Beste Freunde auch an schlechten Tagen
Rixt van der Horst wurde Zweiter im Einzelwettbewerb – Klasse III. Wie Hart, mit dem sie sich das Podium teilte, war es für die Niederländerin entscheidend zu sehen, wie sich ihr Pferd an ihre Behinderung anpassen würde, bevor sie sich entschied, ob es das Richtige für sie war.

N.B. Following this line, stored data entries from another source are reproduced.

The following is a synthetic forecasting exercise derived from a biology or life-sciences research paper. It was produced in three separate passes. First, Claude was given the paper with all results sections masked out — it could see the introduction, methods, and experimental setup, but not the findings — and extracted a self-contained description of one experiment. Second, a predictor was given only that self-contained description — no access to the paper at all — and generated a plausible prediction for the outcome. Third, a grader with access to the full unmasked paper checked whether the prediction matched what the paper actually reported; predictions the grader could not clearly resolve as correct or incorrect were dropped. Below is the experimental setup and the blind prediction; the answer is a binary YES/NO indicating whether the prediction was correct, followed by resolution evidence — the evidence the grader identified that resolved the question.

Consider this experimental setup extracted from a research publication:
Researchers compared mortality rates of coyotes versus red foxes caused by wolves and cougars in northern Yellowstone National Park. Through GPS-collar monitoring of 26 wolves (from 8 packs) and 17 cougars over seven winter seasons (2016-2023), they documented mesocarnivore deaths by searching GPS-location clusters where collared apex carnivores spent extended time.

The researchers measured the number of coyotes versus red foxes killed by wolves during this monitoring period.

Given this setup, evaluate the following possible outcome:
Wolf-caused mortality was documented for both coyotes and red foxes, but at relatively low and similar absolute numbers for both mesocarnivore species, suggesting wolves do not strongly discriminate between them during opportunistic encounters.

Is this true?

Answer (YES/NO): NO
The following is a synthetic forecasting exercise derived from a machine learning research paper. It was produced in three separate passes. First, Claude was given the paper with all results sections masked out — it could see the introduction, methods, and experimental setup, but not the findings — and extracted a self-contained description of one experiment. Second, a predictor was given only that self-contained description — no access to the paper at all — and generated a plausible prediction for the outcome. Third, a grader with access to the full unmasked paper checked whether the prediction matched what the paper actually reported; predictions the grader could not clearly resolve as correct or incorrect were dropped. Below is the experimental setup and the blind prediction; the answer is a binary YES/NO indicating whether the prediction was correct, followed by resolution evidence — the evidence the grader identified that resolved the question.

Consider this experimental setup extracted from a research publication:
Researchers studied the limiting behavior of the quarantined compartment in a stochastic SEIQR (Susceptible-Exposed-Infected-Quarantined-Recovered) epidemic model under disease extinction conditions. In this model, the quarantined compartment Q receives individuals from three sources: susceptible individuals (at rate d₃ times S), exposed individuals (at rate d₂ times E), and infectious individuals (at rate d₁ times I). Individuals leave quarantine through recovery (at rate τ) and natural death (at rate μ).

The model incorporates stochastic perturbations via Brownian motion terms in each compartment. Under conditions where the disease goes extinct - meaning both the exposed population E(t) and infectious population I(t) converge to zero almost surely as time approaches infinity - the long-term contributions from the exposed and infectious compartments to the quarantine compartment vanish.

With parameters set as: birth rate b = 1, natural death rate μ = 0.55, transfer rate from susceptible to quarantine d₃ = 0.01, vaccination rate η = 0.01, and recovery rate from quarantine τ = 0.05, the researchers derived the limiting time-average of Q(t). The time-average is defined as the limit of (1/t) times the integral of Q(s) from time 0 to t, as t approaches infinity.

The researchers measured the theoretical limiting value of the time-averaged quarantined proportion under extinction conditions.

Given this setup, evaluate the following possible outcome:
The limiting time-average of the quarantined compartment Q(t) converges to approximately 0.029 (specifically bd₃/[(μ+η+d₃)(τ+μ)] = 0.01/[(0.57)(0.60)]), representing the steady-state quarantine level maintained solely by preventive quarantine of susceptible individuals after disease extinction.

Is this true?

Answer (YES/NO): YES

„Du weißt es von der ersten Minute an. Du sitzt auf ihm und weißt, dass es Klick macht, und du hast einfach das Gefühl, dass das gut ist“, sagte van der Horst. „Der Charakter ist so wichtig und auch, wie es mit deiner Behinderung umgeht. Ich habe eine große Muskelsteifheit, also pushe ich ein wenig und es ist immer die Frage, wie das Pferd damit zurechtkommt, aber mit Fonq lief es von Anfang an wirklich gut. Es hat sofort Klick gemacht.“
Van der Horst, die an einer neuromuskulären Erkrankung namens spastischer Diplegie leidet, sagt, dass Royal Fonq auch ein herausragendes Pferd war, weil er sie in schwierigeren Zeiten unterstützte und bei Bedarf zusätzliche Aufgaben übernahm.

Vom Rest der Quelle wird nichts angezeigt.